The amount of direct investment offered to Japan is growing. In 2014, it was more than double what it was the previous year.
This March, I want to partner with governors and mayors across the country and compile new initiatives to encourage foreign corporations considering overseas investments to choose Japan, as a country regaining its past glory.
To that end, I want to establish a ‘Corporate Advisory System’ that will assign state ministers and parliamentary secretaries as consultants for companies receiving important investments from overseas. In addition, we will create an environment in which regional airports can accept business jets in order to make it easier for companies to set up their headquarters and research centers in Japan. Furthermore, I want to see the development of new innovations to increase the convenience of Japan, including efforts to make retail shops, restaurants, and hospitals multi-lingual so that people from overseas can live in Japan with peace of mind.

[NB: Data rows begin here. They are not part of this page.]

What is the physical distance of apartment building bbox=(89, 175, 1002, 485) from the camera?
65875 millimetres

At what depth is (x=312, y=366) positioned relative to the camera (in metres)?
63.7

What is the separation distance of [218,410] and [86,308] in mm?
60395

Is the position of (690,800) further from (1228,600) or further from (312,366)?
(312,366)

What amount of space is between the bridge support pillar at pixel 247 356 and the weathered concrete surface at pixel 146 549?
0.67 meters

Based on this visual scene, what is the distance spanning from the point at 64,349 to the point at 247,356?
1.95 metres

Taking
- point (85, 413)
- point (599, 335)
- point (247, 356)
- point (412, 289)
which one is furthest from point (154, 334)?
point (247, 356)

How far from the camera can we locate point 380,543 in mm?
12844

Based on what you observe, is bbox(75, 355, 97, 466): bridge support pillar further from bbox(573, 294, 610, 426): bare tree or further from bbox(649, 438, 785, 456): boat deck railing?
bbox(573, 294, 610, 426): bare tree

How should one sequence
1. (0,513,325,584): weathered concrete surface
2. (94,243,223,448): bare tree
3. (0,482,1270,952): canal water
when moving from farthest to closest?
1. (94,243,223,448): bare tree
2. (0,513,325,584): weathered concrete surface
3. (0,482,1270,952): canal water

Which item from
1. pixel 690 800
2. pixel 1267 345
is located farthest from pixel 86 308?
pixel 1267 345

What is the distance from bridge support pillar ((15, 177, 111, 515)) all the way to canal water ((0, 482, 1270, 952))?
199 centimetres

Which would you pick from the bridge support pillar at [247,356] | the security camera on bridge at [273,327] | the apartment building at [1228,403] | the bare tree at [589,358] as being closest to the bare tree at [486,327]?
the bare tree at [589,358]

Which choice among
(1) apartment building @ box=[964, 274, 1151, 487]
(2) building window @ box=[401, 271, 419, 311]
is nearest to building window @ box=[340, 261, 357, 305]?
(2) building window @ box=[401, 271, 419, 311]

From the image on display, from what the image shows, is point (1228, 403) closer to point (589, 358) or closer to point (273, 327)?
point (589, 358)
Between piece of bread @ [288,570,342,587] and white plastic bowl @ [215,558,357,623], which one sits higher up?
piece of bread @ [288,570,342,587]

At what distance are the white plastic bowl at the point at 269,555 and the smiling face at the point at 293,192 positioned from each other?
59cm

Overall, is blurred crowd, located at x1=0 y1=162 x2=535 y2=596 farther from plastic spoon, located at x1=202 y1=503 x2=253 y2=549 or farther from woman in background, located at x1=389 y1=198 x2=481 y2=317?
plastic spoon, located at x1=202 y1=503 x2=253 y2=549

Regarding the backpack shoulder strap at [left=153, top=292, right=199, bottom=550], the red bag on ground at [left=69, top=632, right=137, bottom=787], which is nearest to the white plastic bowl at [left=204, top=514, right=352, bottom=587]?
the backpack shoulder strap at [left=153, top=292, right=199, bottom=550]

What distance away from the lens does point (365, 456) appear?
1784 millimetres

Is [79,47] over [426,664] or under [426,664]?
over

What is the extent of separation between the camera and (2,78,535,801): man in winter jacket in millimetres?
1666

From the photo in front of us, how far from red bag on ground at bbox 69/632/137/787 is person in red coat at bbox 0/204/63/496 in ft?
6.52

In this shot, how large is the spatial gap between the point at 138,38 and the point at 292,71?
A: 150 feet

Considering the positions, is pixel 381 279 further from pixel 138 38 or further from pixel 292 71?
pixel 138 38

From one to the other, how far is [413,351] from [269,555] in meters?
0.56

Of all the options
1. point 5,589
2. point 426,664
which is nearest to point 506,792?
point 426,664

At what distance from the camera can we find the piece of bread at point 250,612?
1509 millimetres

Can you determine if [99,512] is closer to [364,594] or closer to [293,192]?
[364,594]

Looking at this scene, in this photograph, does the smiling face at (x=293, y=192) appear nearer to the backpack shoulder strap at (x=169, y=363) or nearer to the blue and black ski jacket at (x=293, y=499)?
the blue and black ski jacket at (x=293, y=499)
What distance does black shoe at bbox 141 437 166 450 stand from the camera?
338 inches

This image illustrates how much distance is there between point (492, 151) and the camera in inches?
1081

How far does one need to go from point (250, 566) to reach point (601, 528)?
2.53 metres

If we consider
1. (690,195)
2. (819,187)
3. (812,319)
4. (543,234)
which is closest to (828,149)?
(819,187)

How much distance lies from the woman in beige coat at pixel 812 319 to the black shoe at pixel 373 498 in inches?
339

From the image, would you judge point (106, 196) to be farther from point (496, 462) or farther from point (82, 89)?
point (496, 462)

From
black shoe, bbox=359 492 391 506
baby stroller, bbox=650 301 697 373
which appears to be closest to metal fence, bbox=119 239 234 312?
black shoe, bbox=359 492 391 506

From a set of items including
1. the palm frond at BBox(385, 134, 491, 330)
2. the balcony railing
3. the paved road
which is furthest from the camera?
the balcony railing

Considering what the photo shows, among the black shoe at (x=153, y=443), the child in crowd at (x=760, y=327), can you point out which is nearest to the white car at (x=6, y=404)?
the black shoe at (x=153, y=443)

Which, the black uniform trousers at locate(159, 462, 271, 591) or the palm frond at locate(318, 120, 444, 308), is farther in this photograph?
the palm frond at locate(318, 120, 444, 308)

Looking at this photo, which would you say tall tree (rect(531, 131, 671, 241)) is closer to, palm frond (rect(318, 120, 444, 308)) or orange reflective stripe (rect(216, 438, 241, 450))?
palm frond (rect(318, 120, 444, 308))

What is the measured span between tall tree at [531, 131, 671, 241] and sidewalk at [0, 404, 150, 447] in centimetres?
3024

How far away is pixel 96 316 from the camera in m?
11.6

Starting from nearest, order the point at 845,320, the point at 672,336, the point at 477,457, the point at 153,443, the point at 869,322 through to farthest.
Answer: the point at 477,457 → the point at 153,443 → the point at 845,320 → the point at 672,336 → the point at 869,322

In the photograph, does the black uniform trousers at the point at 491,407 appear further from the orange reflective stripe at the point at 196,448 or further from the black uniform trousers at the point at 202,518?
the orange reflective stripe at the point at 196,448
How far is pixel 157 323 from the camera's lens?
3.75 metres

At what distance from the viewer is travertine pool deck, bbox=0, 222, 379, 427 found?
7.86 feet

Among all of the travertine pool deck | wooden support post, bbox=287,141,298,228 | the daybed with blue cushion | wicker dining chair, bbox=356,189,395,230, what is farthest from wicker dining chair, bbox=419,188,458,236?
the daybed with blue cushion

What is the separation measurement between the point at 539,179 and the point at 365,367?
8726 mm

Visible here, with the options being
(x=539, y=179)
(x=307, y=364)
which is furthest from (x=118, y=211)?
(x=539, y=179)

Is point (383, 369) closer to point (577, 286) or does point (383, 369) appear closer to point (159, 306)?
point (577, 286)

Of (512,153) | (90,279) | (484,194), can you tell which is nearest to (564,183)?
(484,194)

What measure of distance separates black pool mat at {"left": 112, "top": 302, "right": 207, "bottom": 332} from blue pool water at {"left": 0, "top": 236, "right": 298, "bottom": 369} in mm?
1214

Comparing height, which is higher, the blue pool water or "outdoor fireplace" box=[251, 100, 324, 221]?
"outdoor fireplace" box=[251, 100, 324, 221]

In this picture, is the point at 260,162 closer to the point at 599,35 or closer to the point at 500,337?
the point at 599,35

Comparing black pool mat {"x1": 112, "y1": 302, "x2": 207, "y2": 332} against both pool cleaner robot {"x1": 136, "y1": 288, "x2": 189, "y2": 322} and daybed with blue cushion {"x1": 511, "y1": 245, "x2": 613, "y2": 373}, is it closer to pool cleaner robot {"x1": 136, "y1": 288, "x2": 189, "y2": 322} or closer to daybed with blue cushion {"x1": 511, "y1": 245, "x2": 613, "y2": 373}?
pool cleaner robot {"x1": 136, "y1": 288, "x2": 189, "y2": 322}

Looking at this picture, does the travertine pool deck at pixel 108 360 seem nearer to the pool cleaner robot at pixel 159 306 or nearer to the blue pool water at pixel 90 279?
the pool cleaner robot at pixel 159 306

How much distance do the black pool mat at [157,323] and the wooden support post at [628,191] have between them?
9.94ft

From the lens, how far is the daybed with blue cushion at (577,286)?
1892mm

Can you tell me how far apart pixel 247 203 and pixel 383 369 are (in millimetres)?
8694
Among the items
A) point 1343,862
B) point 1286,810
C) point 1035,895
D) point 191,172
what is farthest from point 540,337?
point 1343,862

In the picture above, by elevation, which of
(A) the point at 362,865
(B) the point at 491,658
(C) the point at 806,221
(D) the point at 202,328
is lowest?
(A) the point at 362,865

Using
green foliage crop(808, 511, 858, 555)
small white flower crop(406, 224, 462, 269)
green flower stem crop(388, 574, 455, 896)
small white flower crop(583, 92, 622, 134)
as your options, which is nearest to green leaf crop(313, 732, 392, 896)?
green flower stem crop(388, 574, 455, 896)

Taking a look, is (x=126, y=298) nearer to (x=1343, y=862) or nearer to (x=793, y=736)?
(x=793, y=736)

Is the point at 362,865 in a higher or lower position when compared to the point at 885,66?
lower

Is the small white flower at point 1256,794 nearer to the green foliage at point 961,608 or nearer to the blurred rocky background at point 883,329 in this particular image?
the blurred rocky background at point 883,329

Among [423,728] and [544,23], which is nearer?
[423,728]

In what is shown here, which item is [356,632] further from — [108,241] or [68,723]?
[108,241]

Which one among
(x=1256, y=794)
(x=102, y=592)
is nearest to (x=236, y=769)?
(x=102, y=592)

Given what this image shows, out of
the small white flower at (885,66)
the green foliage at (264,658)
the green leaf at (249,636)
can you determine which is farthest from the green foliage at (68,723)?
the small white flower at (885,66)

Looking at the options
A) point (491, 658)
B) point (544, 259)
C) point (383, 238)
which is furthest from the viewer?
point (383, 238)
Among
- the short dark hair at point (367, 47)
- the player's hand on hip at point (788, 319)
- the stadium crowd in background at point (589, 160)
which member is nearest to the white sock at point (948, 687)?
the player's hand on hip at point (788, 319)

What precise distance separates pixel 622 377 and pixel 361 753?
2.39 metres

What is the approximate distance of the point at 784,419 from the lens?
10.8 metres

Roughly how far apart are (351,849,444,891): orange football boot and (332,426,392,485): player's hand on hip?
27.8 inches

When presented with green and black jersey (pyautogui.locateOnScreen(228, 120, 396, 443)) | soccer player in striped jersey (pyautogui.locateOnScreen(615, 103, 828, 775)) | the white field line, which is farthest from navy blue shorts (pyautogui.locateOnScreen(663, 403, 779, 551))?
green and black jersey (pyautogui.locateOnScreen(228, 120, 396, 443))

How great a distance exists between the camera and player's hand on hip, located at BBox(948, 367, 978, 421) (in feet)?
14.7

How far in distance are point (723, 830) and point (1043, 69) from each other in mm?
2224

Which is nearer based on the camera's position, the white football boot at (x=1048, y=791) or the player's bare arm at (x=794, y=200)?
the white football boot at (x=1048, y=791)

In the two years since I assumed office, I have already visited 54 countries and regions. Additionally, Japanese corporations are starting to become more engaged with the world. Last year, through proactive economic diplomacy, we greatly increased the number of orders for infrastructure projects received by Japanese corporations by three times the previous number, up to a total of 9 trillion yen.
No longer is the mindset of the Japanese people inward-looking, as it was in the time before Abenomics. Japan has become more open for those both inside and outside the country.
Japan is ready to accelerate forward full-throttle this year. How could you choose not to invest in such a country? I hope that all the investors here will take this opportunity to feel for themselves how the Japanese economy is being reborn, and that you will all please consider Japan as a prominent investment destination. Thank you very much.”